Text
=== Begin Enclosure ===

The Philosophical Presupposition in a Baptist Soteriology:
The Freedom of God and the Free-Will of People

The manner in which biblical faith functions in creation is this: God sovereignly and freely made a universe in which the free-will of humans plays a decisive role in His ultimate purposes for that universe (Rom. 10:9-10). Without free-will, there is no mechanism for the defeat of sin and evil, no mechanism for covenant relationship, no mechanism for a world-changing, world-completing partnership between God and His people. For Baptists, faith has never been something that occurs without our willing. We deny that people’s eternal destinies have been fixed without respect to a free-response of repentance and faith. We preach that the decision of each individual is both possible and necessary for salvation.

It has been typical of Baptists to believe that anyone who reaches the point of moral responsibility has the capacity to respond to the gospel. While all persons are radically sinful and totally unable to save themselves, their ability to “choose otherwise” defines human existence, including the ability to respond to the gospel in faith or reject it in rebellion. God initiates the process; He imbues it with His Spirit’s enabling. When people respond in faith, God acts according to His promises to seal that relationship for eternity, welding the will of the believer to His own, setting the believer free by His sovereign embrace. Our assurance of salvation comes not from a “sense” that we are elect or from our persistence in holy living. Assurance comes from the simple, surrendered faith that God keeps every one of His promises in Christ Jesus.

[1] Kenneth Keathley, Salvation and Sovereignty: A Molinist Approach (Nashville: B&H Academic, 2010), 93–99.

[2] Nancey Murphy, “Introduction and Overview,” in Downward Causation and the Neurobiology of Free Will, ed. Nancey Murphy, George F. R. Ellis, and Timothy O’Connor (Berlin: Springer-Verlag, 2009), 2–3.

[3] C. S. Lewis, Yours, Jack: Spiritual Directions from C. S. Lewis, ed. Paul Ford (New York: HarperCollins, 2008), 186. The word “nonsensical,” while a bit harsh, is chosen purposefully. I take my cue from Lewis: “All that Calvinist question–Free-Will and Predestination, is to my mind undiscussable, insoluble. . . . When we carry [Freedom and Necessity] up to relations between God and Man, has the distinction perhaps become nonsensical?”

[4] “Soft-determinism” is the view that humans are free to do what they desire most, but they are not free to choose what they desire. Since, “the good” is off the table as an object of desire (because of the Fall), “evil” is the only option left, and therefore, humans always “choose” to do evil because they cannot do otherwise. “Soft-libertarianism” (mentioned below) is the view that human freedom, while limited in many aspects by environment and prior choices, is still characterized by the ability, often at crucial moments, to choose between two live options for which the agent is responsible. For a more full discussion, see Keathley, Salvation and Sovereignty, 63–79.

[5] This often expressed in the old saw that “Whosoever will may come” is written over the entry into heaven, but, once inside, the verse over the door reads, “You did not choose Me, but I have chosen you.”

These posts are adapted from Eric Hankins’s article “Beyond Calvinism and Arminianims: Toward a Baptist Soteriology,” published in the online Journal for Bapist Theology and Ministry, Spring 2011, Vol. 8, No. 1. It is reposted here with the permission of the author.

=== End Enclosure ===

Task item A
Give every person named in the numbered notes [1] to [5] of the passage on Baptist soteriology.
Task item B
Answer these questions from the passage on Baptist soteriology:
(i) In what year was Keathley's Salvation and Sovereignty published?
(ii) What does assurance of salvation come from?
(iii) In which volume and number of the journal was Hankins's article published?
Task item C
Does each statement agree with the passage on Baptist soteriology? Answer yes or no, and quote the words that decide it.
(i) Baptists have typically held that anyone who reaches moral responsibility can respond to the gospel.
(ii) Soft-determinism holds that humans are free to choose what they desire.
(iii) Assurance of salvation comes from persistence in holy living.
The rows have nothing to do with the passage on Baptist soteriology.

Excerpted data

=== Begin Enclosure ===

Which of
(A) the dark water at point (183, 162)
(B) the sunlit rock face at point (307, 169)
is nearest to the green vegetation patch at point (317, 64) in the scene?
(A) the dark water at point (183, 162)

=== End Enclosure ===

Task solution A
Kenneth Keathley, Nancey Murphy, George F. R. Ellis, Timothy O’Connor, C. S. Lewis, Paul Ford

Task solution B
(i) 2010
(ii) The simple, surrendered faith that God keeps every one of His promises in Christ Jesus.
(iii) Vol. 8, No. 1

Task solution C
(i) Yes: "It has been typical of Baptists to believe that anyone who reaches the point of moral responsibility has the capacity to respond to the gospel."
(ii) No: "but they are not free to choose what they desire."
(iii) No: "Our assurance of salvation comes not from a “sense” that we are elect or from our persistence in holy living."